Our Interested Fields
1. Crystal Synthesis
Our focus on ultraclean material synthesis is driven by the need for crystals that meet stringent standards of purity and perfection. By advancing these synthesis methods, we aim to produce materials that enable the exploration of novel physical phenomena and contribute to the development of next-generation quantum technologies. Our commitment to excellence in material synthesis ensures that we can push the boundaries of research in the field of condensed matter physics. Therefore, we are dedicated to developing cutting-edge synthesis and characterization techniques to grow the best possible materials.
2. Device Assembly
We employ advanced fabrication techniques to manipulate and harness the unique properties of the crystals we grow. For example, we use bulk van der Waals materials produced in our lab to construct heterostructures that exhibit emergent interfacial phenomena, such as moiré patterns, which significantly alter electronic bands.
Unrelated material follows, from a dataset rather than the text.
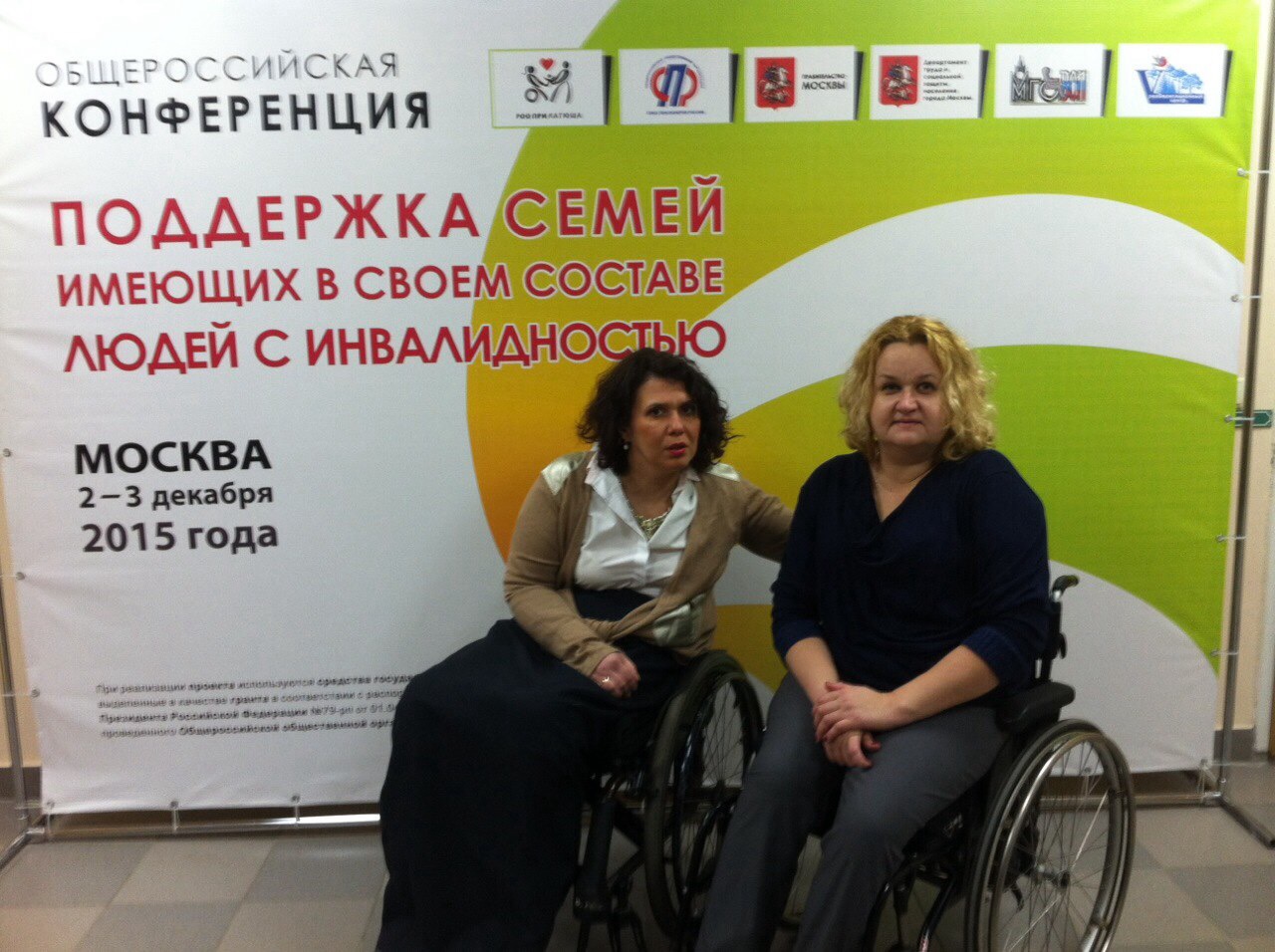 2-3 декабря 2015г. проходила Общероссийская конференция «Поддержка семей, имеющих в своем составе людей с инвалидностью», организованная РОО ПРИ «Катюша»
These artificial heterostructures can be dynamic rather than static. We are developing operando manipulation techniques to capture transient property changes during the reconstruction process of our programmable quantum materials. To protect this fragile quantum matter, we are also developing novel fabrication techniques.
3. Precision Probing
To investigate the unique properties of the artificial heterostructures we assemble, we tailor our measurement techniques to capture the subtle evolution of these properties. Our customized approach encompasses multiple dimensions, including directional multifields (electric field, magnetic field, light field), spatial resolution ranging from macroscopic microscopy to atomic-level precision, and time scales from the continuum down to picoseconds or even femtoseconds.
4. Novel Mechanism Device
To harness the novel mechanisms discovered during precision measurements, we are committed to integrating these mechanisms into functional devices. These devices leverage multiple degrees of freedom, including charge, spin, valley, topology, and more. To fully demonstrate their capabilities, we have also developed fully customized characterization techniques, which have the potential to be generalized for commercial use in the future.